Edgar Zilsel claims that science only emerged when capitalism emerged in Western Society because "The whole process was imbedded in the advance of early capitalistic society, which weakened collective-mindedness, magical thinking, and belief in authority and which furthered causal rational and quantitative thinking." (Zilsel 2003, 7) This created an environment in which two previously separated social groups could come into contact. These were the academically trained rational thinkers who were always members of the upper classes and what Zilsel calls "superior craftsmen". The academics possessed methodical intellectual training but not practical skills while the craftsmen were skilled in experimentation and causal research but lacked the methodical rational approach acquired from study of the classics.
Zilsel supports his argument with a case study of William Gilbert who, in 1600 and five years before Francis Bacon's The Advancement of Learning, published the first printed book (on magnetism) written by an academically trained scholar based almost entirely on actual observation and experiment. Gilbert rejected authority when it differed from observation and rejected superstitious explanations for physical phenomena.
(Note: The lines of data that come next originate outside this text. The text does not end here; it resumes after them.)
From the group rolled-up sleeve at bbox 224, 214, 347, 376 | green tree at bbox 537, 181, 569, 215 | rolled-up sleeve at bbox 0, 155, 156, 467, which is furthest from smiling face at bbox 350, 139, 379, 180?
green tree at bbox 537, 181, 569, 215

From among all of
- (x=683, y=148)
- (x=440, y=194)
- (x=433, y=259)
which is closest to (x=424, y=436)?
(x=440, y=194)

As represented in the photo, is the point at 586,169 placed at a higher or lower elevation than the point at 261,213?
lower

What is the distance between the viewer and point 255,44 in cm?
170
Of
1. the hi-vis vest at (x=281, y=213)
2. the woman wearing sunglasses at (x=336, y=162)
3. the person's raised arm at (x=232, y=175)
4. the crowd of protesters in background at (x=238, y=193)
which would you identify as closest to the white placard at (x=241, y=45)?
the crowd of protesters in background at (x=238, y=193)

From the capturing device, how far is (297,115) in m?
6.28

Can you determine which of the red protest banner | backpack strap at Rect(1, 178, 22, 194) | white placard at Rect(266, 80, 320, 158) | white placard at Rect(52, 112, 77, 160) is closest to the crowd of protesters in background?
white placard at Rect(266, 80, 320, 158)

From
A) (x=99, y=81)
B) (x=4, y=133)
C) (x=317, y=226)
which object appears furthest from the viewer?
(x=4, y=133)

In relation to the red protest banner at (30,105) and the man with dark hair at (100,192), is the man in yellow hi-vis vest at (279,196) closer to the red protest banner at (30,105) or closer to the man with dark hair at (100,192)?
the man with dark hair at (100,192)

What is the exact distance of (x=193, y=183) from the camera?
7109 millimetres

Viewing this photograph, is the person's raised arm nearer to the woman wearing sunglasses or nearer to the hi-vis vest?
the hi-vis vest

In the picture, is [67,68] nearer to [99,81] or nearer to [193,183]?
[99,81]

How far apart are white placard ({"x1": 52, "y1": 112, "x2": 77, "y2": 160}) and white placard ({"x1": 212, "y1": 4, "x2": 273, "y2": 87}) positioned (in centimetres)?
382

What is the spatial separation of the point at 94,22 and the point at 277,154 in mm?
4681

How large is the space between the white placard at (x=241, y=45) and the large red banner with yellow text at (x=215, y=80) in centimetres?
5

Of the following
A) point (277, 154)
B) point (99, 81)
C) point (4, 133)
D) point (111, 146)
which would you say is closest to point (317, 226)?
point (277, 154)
Zilsel details the way in which Gilbert drew on the work of Robert Norman, a navigator and compass maker.
Zilsel also claims that the Renaissance artist-engineers and their like used "quantitative rules of thumb [that are] the forerunners of the physical laws of modern science".(Zilsel 2003, 14) Explaining the origins of modern scientific laws, Zilsel claims that "The law-metaphor originates in the bible" (Zilsel 2003, 109). That is, the concept of scientific laws has its origins in the biblical idea that human and existence nature is governed by laws decreed by God.
The editors of this collection of his work claim that at the time of his death Zilsel was working towards a book combining his claims on the origins of scientific laws with his thesis on the rise of science.
Zilsel, Edgar. 2003. The social origins of modern science. Edited by D. Raven, W. Krohn and R. S. Cohen, Boston studies in the philosophy of science ; v. 200. Dordrecht, Netherlands: Kluwer Academic Publishers.